The arbitral award makes clear that the arbitrator found that the balance of Pine Street’s interest in Southridge, after Southridge made a partial redemption of $88,797.66, was $7.9 million. Significantly, the arbitrator emphasized specific dollar amounts in the award. Nowhere did he equate Pine Street’s interest with a certain amount of stock.2 Thus, Supreme Court’s conclusion that Pine Street’s interest consists of a certain amount of stock was in error.
Supreme Court also erred by finding that the term “in kind” did not have to equal a certain dollar amount. The term “in kind” has a well defined legal meaning: “[i]n a similar way; with an equivalent of what has been offered or received” (Black’s Law Dictionary 857 [9th ed 2009]). Given that the arbitrator defined Pine Street’s interest in Southridge as a fixed dollar amount equaling around $7.9 million redeemed and that Southridge owed 60% of that amount, it is inconceivable, viewing the award in the light most favorable to Pine Street, that an award in Pine Street’s favor would allow Southridge to pay Pine Street less than 60% of $7.9 million. The patently absurd result would be to give Southridge the choice of paying $4,792,596.11 (along with legal interest on that amount) in cash or far less than that “in kind.” We do not believe that that is the result intended. Rather, we conclude that Southridge was given the option of redeeming Pine Street’s interest by tendering either $4,792,596.11 (along with the corresponding legal interest due on that amount) in cash or an amount of whatever stock it held that would equal $4,792,596.11 (along with the corresponding amount of legal interest due on that amount).

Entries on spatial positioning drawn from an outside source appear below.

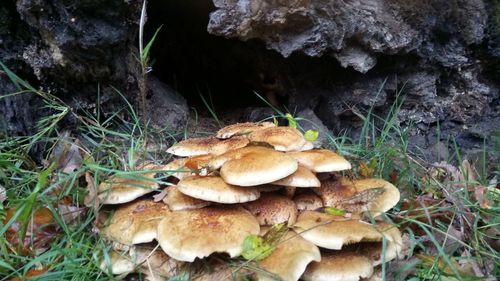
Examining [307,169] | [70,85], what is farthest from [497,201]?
[70,85]

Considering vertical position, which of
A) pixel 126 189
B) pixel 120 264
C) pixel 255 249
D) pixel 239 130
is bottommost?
pixel 120 264

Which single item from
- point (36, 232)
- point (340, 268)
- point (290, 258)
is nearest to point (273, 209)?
point (290, 258)

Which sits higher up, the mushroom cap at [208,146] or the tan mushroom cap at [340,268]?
the mushroom cap at [208,146]

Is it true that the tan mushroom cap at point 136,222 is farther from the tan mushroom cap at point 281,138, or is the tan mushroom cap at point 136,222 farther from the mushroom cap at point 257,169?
the tan mushroom cap at point 281,138

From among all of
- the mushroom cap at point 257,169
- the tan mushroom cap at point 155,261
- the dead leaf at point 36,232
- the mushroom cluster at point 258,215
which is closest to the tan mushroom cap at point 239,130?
the mushroom cluster at point 258,215

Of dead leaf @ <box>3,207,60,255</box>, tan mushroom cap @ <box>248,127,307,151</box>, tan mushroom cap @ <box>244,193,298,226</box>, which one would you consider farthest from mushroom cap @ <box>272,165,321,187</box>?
dead leaf @ <box>3,207,60,255</box>

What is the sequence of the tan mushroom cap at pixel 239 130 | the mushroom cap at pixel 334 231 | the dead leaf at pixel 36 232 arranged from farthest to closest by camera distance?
the tan mushroom cap at pixel 239 130
the dead leaf at pixel 36 232
the mushroom cap at pixel 334 231

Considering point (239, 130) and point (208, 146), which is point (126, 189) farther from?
point (239, 130)
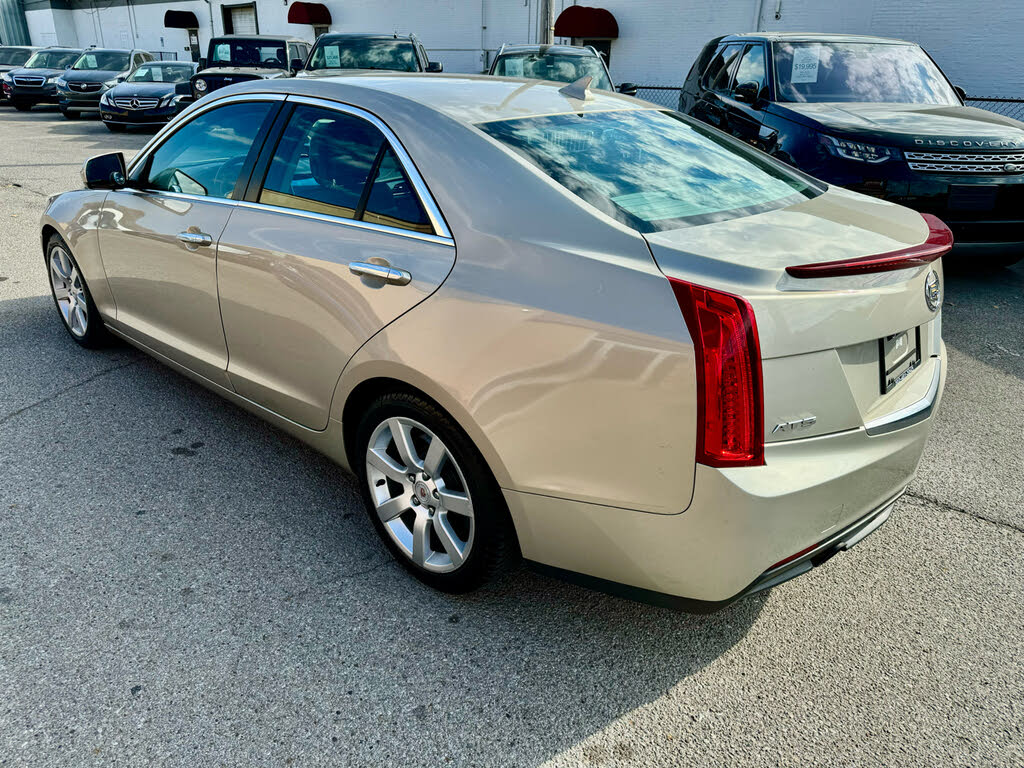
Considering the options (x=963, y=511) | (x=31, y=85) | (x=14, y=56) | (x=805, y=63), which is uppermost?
(x=805, y=63)

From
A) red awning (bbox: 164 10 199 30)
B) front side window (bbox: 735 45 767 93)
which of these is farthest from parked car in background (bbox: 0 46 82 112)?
front side window (bbox: 735 45 767 93)

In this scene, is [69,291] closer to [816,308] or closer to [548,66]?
[816,308]

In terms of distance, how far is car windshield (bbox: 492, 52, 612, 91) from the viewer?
12.1 meters

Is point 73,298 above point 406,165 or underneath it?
underneath

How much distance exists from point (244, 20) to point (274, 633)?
38.4m

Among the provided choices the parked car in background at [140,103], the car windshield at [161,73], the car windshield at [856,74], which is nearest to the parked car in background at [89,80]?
the car windshield at [161,73]

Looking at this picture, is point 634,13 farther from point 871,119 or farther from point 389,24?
point 871,119

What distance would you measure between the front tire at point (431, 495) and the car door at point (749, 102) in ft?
16.3

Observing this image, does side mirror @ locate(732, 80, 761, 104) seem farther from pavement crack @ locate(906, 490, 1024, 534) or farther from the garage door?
the garage door

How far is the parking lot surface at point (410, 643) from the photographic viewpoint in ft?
7.06

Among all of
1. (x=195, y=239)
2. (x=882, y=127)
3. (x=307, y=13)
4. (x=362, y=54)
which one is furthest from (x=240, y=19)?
(x=195, y=239)

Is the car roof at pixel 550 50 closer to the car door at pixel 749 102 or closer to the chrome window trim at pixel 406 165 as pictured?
the car door at pixel 749 102

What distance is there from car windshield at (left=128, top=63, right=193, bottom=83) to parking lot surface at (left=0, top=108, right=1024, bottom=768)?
54.8 ft

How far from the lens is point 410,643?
251 cm
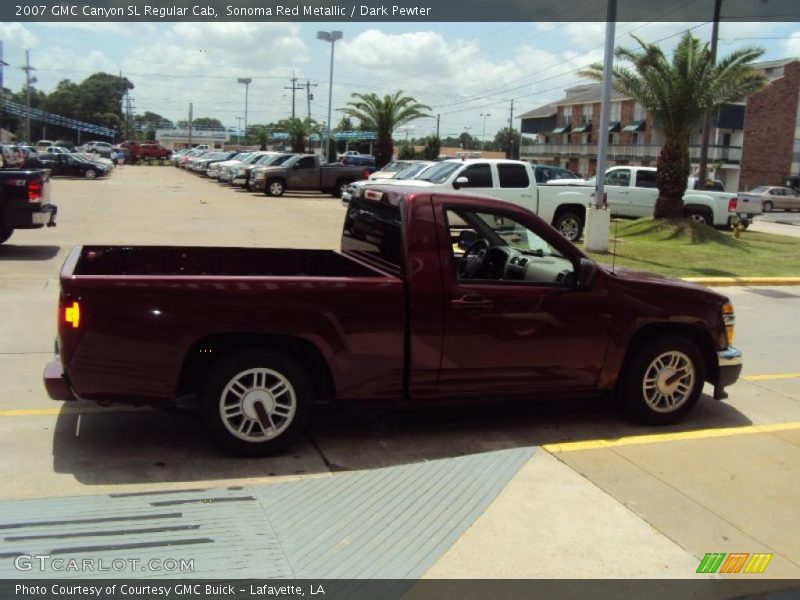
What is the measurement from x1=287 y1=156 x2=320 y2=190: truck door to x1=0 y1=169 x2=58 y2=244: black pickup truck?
1926 centimetres

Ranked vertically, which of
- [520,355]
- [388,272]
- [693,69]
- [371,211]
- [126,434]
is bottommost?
[126,434]

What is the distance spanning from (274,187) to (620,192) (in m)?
14.8

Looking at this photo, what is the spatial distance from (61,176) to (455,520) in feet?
144

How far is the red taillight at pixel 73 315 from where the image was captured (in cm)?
435

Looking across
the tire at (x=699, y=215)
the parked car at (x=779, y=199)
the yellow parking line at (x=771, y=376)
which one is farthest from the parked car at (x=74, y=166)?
the yellow parking line at (x=771, y=376)

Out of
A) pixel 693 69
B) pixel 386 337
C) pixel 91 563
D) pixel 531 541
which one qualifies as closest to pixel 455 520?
pixel 531 541

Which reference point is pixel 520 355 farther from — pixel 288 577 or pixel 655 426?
pixel 288 577

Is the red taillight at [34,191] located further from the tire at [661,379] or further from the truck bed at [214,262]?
the tire at [661,379]

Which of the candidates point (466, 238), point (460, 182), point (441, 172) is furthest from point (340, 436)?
point (441, 172)

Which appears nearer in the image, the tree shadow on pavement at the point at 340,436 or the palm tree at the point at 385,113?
the tree shadow on pavement at the point at 340,436

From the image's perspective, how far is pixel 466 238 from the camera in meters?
6.37

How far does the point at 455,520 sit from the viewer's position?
3863 mm

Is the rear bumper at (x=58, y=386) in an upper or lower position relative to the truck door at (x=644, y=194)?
lower

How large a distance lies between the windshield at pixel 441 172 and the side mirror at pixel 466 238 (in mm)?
10081
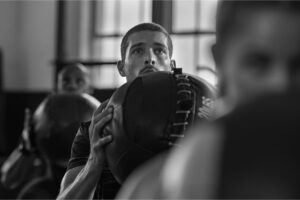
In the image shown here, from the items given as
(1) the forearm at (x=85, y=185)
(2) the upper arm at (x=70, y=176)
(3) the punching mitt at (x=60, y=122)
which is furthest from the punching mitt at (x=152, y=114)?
(3) the punching mitt at (x=60, y=122)

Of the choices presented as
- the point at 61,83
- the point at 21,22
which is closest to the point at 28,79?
the point at 21,22

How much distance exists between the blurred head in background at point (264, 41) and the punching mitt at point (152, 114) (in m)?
1.01

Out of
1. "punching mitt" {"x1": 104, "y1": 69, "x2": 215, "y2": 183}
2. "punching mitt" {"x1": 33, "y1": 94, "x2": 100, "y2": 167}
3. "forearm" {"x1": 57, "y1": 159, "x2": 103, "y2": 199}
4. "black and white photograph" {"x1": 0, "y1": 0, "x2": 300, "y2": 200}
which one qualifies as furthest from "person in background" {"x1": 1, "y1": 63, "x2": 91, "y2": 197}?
"punching mitt" {"x1": 104, "y1": 69, "x2": 215, "y2": 183}

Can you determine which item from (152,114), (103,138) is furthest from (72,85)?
(152,114)

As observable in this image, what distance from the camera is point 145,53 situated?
9.31 ft

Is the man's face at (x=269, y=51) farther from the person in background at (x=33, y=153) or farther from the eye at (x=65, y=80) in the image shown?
the eye at (x=65, y=80)

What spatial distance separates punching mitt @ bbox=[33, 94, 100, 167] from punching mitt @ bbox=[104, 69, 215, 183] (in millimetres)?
2356

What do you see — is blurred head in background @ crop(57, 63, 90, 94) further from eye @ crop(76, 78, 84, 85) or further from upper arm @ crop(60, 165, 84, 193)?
upper arm @ crop(60, 165, 84, 193)

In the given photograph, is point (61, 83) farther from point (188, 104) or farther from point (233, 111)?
point (233, 111)

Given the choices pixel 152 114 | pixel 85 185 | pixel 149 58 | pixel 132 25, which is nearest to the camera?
pixel 152 114

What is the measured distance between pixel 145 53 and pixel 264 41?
2003 millimetres

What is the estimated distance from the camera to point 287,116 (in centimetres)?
77

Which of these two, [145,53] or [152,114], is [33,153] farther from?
[152,114]

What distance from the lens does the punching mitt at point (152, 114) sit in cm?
190
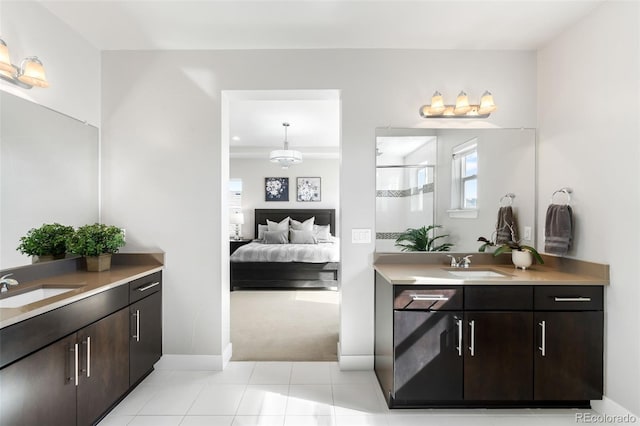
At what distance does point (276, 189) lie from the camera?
23.4ft

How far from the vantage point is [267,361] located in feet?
9.06

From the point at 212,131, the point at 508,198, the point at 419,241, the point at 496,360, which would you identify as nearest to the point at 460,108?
the point at 508,198

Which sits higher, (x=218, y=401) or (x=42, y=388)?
(x=42, y=388)

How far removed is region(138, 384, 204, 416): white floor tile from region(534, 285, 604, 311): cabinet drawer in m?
2.43

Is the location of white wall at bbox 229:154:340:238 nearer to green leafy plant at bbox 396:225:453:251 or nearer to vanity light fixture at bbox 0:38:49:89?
green leafy plant at bbox 396:225:453:251

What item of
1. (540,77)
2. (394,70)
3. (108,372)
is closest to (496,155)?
(540,77)

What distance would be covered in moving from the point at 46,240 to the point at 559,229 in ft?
11.7

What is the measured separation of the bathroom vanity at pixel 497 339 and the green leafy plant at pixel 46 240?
7.64 ft

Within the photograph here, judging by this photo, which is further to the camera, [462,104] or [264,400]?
[462,104]

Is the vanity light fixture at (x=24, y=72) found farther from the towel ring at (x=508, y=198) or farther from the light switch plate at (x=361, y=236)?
the towel ring at (x=508, y=198)

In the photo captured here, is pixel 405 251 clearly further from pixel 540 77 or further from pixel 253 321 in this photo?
pixel 253 321

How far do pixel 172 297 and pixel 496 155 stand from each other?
3013mm

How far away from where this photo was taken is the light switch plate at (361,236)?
2604mm

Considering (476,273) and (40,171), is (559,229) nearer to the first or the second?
(476,273)
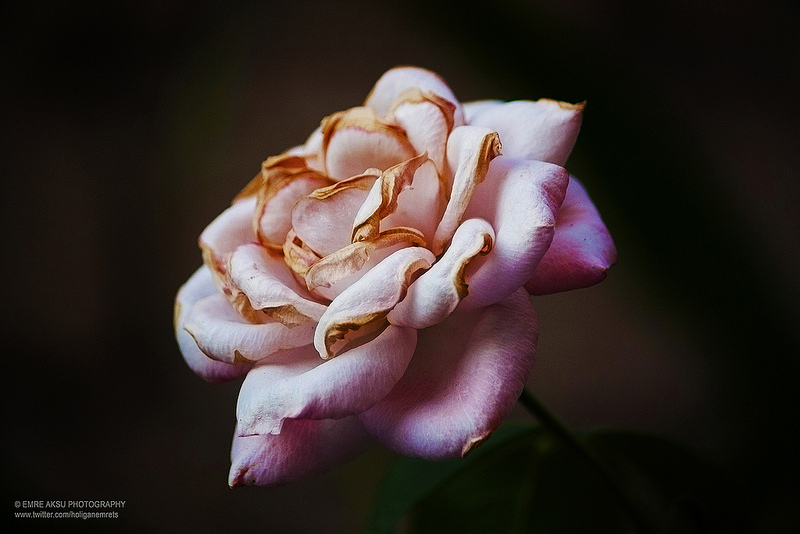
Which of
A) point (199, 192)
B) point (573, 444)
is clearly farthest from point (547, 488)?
point (199, 192)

We note that Supreme Court expressed concern that Pine Street waited one year after Southridge made the payments and the transfer of securities — i.e. until the award had been confirmed — to claim that the award had not been satisfied. However, Pine Street had the right to decide when to bring its confirmation action within the statute of limitations period. [102]*102Similarly, Pine Street was not required to voice, in its petition to confirm, its dissatisfaction with the amount it received in payment from Southridge (see CPLR 7510). “[I]t is irrelevant in a proceeding to confirm an award whether there is a dispute about whether the award has been fully satisfied” (Matter of Bernstein Family Ltd. Partnership v Sovereign Partners, L.P., 66 AD3d 1, 8 [1st Dept 2009]). A party may very well claim that an award has not been satisfied before bringing suit or in its petition for confirmation; however, it does not have an obligation to make the claim before seeking enforcement of the award (id.).
Accordingly, the order of the Supreme Court, New York County (Bernard J. Fried, J.), entered October 6, 2011, which, in this CPLR article 75 proceeding, directed petitioner, in accordance with a prior order, same court and Justice, entered September 12, 2011, to submit a satisfaction of judgment on notice, and the September 12, 2011 order, should be reversed, on the law, and the matter remanded for a hearing to determine the value of the stock tendered to petitioner by respondent Southridge Partners, L.P. and for entry of a money judgment in petitioner’s favor in the amount, if any, of the difference between the value of the stock as determined and $4,792,596.11 with the corresponding legal interest that Southridge was obligated to pay petitioner within 90 days of the issuance of the January 18, 2010 arbitration award.